The Noisy Creek Fire at Sullivan Lake continued to burn, forcing a Level 1 evacuation order for a campground and residents northwest of the Noisy Creek Fire, which has overtaken much of the hilly, tree-filled area just east of Sullivan Lake in Pend Oreille County. The 3,120-acre fire began July 15, when rolling thunderstorms blanketed the region.

Some of the B.C. fires started with the same system, which only spit a few sprinkles in Spokane.

Fire crews are continuing to attack the fire on the northwest corner, which is closest to the lake’s recreational areas. Kris Rietmann, spokeswoman, said teams will conduct “proactive burnout measures” Tuesday and construct additional fire lines.

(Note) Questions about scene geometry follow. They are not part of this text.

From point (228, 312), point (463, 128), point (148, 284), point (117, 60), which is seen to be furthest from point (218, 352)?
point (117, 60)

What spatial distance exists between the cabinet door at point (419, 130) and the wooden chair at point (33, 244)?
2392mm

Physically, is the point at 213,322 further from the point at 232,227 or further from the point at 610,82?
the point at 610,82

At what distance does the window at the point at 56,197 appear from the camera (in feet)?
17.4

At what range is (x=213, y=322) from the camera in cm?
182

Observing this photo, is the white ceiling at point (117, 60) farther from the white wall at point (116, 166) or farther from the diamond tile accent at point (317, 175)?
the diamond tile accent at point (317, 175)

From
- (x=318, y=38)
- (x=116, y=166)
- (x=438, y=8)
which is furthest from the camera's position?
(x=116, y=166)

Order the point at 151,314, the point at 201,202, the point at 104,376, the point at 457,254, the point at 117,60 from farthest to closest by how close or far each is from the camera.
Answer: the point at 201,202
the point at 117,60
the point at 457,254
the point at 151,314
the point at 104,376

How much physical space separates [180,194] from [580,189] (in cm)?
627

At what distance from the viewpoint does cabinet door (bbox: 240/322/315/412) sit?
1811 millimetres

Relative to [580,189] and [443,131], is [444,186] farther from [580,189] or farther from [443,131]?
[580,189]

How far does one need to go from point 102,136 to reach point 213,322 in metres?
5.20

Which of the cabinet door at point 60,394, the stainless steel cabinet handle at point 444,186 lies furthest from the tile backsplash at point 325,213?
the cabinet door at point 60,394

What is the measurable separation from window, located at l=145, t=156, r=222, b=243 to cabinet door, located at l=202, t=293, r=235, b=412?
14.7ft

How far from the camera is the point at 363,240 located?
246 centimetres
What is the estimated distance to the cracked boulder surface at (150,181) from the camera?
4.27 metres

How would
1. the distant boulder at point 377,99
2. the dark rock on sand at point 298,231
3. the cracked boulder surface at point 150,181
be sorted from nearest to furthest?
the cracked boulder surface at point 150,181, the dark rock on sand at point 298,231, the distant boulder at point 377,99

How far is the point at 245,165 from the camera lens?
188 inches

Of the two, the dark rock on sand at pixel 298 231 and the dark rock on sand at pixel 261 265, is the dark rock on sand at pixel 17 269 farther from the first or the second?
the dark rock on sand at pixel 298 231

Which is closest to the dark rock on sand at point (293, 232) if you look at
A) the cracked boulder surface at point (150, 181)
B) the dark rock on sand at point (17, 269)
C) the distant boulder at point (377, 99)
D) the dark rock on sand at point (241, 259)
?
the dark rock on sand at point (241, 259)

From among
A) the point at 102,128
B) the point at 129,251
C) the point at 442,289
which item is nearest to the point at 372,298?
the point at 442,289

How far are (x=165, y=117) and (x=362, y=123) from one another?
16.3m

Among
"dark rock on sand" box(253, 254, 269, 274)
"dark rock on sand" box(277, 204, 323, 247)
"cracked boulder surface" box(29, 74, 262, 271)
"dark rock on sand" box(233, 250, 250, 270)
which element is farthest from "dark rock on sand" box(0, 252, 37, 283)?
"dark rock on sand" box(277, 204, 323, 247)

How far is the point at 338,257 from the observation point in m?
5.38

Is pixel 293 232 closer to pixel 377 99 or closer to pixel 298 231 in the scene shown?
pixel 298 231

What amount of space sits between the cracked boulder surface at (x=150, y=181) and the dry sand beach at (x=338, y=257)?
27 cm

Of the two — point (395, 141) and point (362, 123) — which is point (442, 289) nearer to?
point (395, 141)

“Today’s operations will focus on that corner,” she said Tuesday morning. “We’re going to be doing some aerial burnout operations today as well.”

Rietmann said the fire was 27-percent contained Tuesday.

There have been a total of six firefighter injuries, Rietmann said. Three have been struck by falling branches or snags; one was treated for dehydration; and two were unrelated medical issues.

There have been no injuries to citizens. No structures have been lost.

At the Diamond Creek Fire northwest of Winthrop, firefighters were having trouble gaining ground in difficult terrain with heavy fuels.

Smoke cleared enough for an ariel attack on Monday, but firefighters had to draw back on their containment area. They were concentrating on the north side of the fire, which was burning toward the Canadian border, Weaver said.

They were also trying to stop the fire from advancing on Winthrop.

Also, shade from the thick smoke was helping suppress the heat, giving firefighters some assistance, officials said.

The battles in Washington were also being aided by Type 1 federal fire teams, said Bob Johnson with the state Department Natural Resources.

Five active fires are burning in the Nez Perce and Clearwater national forests in Idaho.

Four fires are burning in the Kootenai and Lolo national forests of western Montana.

Ten federal forest fires are burning in Oregon, including a 52,000-acre fire near Burns and a 4,600-acre fire in Crater Lake National Park.